Thanks for instructions for setting up Azure storage for Power BI. My objective is to render these images in pdf. From previous reply, I understood it is possible with Blob storage; however, in above comment, it looks there is still limitation while exporting to pdf. Which is recommended and stable way to get images in pdf export from Power BI? Could you guide here?
Hi @abpgupta,
Thank you for your question. Using Azure Blob Storage to host images works well for displaying them in Power BI Service and allows centralized management.

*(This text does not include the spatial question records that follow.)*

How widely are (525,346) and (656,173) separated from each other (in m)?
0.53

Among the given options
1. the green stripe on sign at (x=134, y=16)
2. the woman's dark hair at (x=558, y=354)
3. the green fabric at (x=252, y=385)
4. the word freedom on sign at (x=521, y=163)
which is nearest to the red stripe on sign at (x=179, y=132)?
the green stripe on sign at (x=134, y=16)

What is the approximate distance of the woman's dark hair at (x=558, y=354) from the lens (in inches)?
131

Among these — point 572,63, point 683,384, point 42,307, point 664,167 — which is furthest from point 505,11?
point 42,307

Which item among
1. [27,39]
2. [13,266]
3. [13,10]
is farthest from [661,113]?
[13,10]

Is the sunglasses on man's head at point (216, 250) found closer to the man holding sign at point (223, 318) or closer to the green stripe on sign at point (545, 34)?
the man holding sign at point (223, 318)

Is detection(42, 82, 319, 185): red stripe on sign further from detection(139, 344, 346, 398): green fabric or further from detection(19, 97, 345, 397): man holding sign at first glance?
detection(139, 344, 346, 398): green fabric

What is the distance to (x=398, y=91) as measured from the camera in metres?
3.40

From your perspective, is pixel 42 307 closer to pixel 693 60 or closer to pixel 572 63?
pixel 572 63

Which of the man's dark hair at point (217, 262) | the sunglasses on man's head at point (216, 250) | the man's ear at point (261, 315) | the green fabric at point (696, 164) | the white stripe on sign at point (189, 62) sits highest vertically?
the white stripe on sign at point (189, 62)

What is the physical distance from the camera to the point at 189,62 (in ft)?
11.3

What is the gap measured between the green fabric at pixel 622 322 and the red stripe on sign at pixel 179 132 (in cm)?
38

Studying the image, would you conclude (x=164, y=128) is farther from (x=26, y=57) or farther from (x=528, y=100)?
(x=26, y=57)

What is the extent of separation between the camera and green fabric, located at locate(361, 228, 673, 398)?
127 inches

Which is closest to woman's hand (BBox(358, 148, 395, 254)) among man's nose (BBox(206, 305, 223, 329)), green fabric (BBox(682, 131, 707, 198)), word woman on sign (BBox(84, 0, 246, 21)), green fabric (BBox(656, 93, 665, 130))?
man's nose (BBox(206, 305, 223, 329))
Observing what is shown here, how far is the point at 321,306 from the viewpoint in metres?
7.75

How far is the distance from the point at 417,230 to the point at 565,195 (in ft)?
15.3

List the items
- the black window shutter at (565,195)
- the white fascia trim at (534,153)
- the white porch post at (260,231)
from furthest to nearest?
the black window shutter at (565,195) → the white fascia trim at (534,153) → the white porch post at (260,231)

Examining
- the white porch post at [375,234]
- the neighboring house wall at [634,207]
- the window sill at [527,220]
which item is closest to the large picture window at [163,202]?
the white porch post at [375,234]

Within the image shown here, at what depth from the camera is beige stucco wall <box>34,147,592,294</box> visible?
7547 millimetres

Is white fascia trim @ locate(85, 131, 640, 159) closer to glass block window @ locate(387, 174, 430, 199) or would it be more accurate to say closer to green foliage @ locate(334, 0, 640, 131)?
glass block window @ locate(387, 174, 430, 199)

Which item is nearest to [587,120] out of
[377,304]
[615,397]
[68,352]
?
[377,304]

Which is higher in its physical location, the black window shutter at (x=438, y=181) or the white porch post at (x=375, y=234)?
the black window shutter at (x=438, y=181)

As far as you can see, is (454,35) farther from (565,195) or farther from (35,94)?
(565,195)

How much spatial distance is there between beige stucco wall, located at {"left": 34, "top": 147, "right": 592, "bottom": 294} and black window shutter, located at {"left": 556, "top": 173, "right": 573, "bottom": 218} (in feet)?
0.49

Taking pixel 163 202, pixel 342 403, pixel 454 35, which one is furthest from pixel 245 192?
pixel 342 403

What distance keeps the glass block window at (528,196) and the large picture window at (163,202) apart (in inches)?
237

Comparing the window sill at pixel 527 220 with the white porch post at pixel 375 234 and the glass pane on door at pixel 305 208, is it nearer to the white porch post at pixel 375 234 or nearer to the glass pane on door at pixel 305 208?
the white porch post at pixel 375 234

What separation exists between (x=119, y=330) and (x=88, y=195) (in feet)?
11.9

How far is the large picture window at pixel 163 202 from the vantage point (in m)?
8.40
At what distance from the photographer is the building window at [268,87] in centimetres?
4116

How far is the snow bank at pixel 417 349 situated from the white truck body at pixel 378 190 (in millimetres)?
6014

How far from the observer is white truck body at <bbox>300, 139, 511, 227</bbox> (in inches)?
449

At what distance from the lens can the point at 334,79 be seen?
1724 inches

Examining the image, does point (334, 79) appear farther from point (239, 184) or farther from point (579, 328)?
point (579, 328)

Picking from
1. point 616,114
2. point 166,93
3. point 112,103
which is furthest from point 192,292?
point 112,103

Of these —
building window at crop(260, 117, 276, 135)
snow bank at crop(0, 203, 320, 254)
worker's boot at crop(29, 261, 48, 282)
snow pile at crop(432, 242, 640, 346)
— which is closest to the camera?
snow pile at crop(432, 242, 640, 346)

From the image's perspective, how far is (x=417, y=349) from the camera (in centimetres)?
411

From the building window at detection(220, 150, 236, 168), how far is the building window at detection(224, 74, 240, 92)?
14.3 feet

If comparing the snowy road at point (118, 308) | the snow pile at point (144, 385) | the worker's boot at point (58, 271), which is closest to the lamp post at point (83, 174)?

Anyhow, there is a known limitation where images from external URLs, whether from Blob Storage or SharePoint, do not reliably render in PDF exports from Power BI due to security and rendering restrictions.
The most stable and recommended approach to ensure images appear consistently in Power BI Desktop, Service, and PDF exports is to embed the images directly into the report by converting them to Base64 strings and including them in the data model.
This way, the images are stored inside the .pbix file itself, removing any dependency on external sources and ensuring they export correctly with the report.
Glad I could assist! If this answer helped resolve your issue, please mark it as Accept as Solution and give us Kudos to guide others facing the same concern.
Thanks for connecting with the Microsoft Fabric Community Forum.
Hi @abpgupta ,
To display SharePoint-hosted images in Power BI across Desktop, Service, and export to PDF, store the image URLs in a column formatted as "Image URL" (Data Category). While Service renders them, export to PDF does not support external image URLs due to security restrictions. To ensure images appear in exports, consider embedding images as Base64-encoded data URIs or use local files uploaded as web resources (e.g., in a public Blob Storage or OneLake with anonymous access). There's no setting to force PDF export to render external images.
Hi @abpgupta It doesn’t work mostly because Power BI Desktop and PDF export can’t authenticate to access images stored on SharePoint URLs. While the Service handles authentication automatically, Desktop and export processes often fail to load secured images. To fix this, make images publicly accessible or use an authenticated hosting method supported by Power BI, and verify export settings allow external image loading.